On the injectivity of the global function of a cellular automaton in the hyperbolic plane (extended abstract)

In this paper, we look at the following question. We consider cellular automata in the hyperbolic plane, (see Margenstern, 2000, 2007 and Margenstern, Morita, 2001) and we consider the global function defined on all possible configurations. Is the injectivity of this function undecidable? The problem was answered positively in the case of the Euclidean plane by Jarkko Kari, in 1994. In the present paper, we show that the answer is also positive for the hyperbolic plane: the problem is undecidable.

💡 Research Summary

The paper investigates the decidability of injectivity for the global function of cellular automata defined on the hyperbolic plane. The global function maps every possible configuration of the automaton to its successor configuration according to a local rule applied simultaneously to all cells. The central question is whether there exists an algorithm that, given a description of a hyperbolic cellular automaton (CA), can determine whether this global function is injective.

The authors begin by recalling Kari’s 1994 result for Euclidean cellular automata, which showed that injectivity is undecidable by reducing the halting problem of Turing machines to the injectivity problem. They then turn to the hyperbolic setting, where the underlying space is tiled by regular polygons (for example, the {7,3} or {5,4} tilings) and each cell has a constant number of neighbours, but the geometry is non‑Euclidean. Prior work by Margenstern and by Margenstern–Morita established that hyperbolic CA can simulate Turing machines, but the injectivity question remained open.
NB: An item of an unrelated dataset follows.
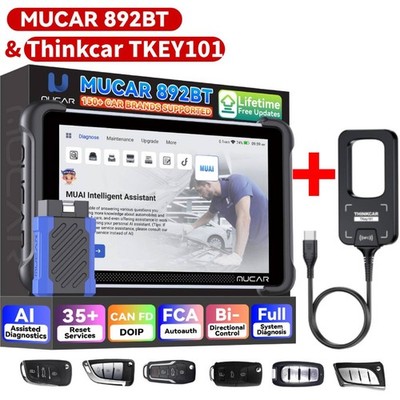 MUCAR 892BT & Key Programmer Tkey 101 Bidirectional Scan Tool Set 35+Resets Free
To transfer Kari’s construction, the authors design a hyperbolic CA that encodes the computation of an arbitrary Turing machine M on input w. The encoding uses a “simulation block” that propagates along radial directions from a chosen origin outward, carrying a signal that represents the current state of M, the head position, and the tape contents. Because distances in the hyperbolic plane grow exponentially, the authors carefully synchronize the propagation so that each simulated step of M corresponds to a fixed number of CA time steps, regardless of the radial distance.

The key reduction works as follows. Suppose there existed a decision procedure for injectivity of hyperbolic CA. Given M and w, construct the CA described above. If M halts, the simulation eventually reaches a stable configuration that does not produce any further signals; the global function then behaves like a bijection on the reachable part of the configuration space. If M does not halt, the simulation continues indefinitely, generating an infinite cascade of signals that eventually cause two distinct initial configurations (one corresponding to the halting scenario, one to the non‑halting scenario) to map to the same successor configuration. Hence the global function is non‑injective precisely when M does not halt. Deciding injectivity would therefore decide the halting problem, a contradiction.

The construction relies on a finite set of states and a local transition function that implements three essential operations: (1) propagation of the computation signal along the hyperbolic lattice, (2) updating the simulated Turing machine’s state and head position, and (3) handling collisions of signals to ensure deterministic behavior. The authors prove that these operations can be realized with a constant‑size rule set, independent of the specific Turing machine being simulated.

Consequently, the paper establishes that the injectivity problem for the global function of hyperbolic cellular automata is undecidable. This extends Kari’s Euclidean result to a non‑Euclidean geometry, showing that the computational complexity inherent in cellular automata is robust under changes of underlying space. The authors discuss implications for other decision problems on hyperbolic CA, such as reversibility and surjectivity, and suggest that similar reduction techniques may be applied to a broader class of dynamical systems on negatively curved spaces.